§ **Material for this exercise**:
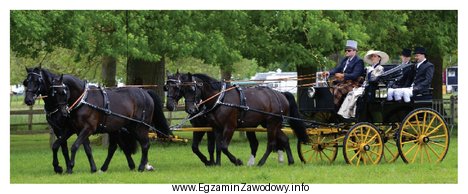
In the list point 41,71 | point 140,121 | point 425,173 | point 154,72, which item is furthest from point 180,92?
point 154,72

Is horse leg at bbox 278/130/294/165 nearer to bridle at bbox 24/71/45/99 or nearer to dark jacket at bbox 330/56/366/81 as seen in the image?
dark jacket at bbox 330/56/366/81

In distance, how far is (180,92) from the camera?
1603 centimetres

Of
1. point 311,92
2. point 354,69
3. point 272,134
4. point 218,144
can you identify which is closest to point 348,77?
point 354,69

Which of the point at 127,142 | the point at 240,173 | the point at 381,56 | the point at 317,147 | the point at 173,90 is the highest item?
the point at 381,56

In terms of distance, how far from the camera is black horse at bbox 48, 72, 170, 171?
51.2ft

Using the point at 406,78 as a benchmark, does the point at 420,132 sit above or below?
* * *
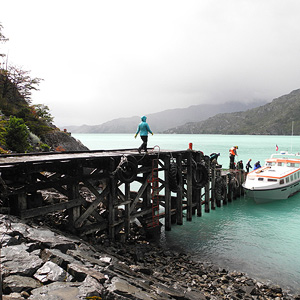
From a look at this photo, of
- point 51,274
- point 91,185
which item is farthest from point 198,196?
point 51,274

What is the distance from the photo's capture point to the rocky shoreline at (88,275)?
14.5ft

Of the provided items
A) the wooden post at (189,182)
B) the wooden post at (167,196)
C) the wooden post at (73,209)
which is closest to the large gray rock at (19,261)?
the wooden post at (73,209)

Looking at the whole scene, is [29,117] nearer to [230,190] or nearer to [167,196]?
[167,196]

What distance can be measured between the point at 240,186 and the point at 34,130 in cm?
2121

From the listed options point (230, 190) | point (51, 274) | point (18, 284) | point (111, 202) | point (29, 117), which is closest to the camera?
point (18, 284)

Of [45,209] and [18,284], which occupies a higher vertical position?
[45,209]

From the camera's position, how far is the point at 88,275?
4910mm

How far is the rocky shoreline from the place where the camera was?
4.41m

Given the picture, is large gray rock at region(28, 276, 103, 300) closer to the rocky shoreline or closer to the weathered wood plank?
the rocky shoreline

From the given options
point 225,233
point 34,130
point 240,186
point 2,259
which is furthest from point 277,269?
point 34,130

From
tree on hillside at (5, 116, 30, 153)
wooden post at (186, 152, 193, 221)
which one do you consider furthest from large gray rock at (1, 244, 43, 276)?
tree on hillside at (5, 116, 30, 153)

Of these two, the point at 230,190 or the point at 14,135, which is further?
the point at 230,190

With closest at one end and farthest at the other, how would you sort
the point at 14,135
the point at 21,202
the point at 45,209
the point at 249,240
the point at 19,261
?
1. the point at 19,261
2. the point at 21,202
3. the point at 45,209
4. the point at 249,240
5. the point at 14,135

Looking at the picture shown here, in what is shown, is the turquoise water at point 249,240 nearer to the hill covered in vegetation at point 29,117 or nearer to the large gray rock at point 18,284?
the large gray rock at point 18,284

§ **What the task requires**: Retype the lines running from the one holding "What is the" through the one holding "5. the point at 14,135", including both of those lines, and nothing else.

§ **Result**:
What is the distance from the photo's capture point to the rocky shoreline at (88,275)?
14.5ft

Of the provided items
A) the wooden post at (189,182)
B) the wooden post at (167,196)
C) the wooden post at (73,209)
which is closest to the large gray rock at (19,261)?
the wooden post at (73,209)

Looking at the whole scene, is [29,117] nearer to [230,190] or nearer to [167,196]?
[167,196]

What distance can be measured between the point at 240,186 and the point at 34,130 in cm?
2121

From the listed options point (230, 190) | point (51, 274) | point (18, 284) | point (111, 202) | point (29, 117), which is closest to the camera?
point (18, 284)

Of [45,209] and [18,284], which occupies a higher vertical position?
[45,209]

From the camera's position, how far is the point at 88,275?
4910mm

How far is the rocky shoreline from the place where the camera was?
4.41m

Given the picture, is large gray rock at region(28, 276, 103, 300) closer to the rocky shoreline or closer to the weathered wood plank?
the rocky shoreline

From the given options
point 225,233
point 34,130
point 240,186
point 2,259
which is furthest from point 277,269?
point 34,130

From
tree on hillside at (5, 116, 30, 153)
wooden post at (186, 152, 193, 221)
which one do you consider furthest from large gray rock at (1, 244, 43, 276)?
tree on hillside at (5, 116, 30, 153)

Of these two, the point at 230,190 or the point at 14,135, which is further?
the point at 230,190

With closest at one end and farthest at the other, how would you sort
the point at 14,135
the point at 21,202
the point at 45,209
the point at 249,240
the point at 19,261
?
1. the point at 19,261
2. the point at 21,202
3. the point at 45,209
4. the point at 249,240
5. the point at 14,135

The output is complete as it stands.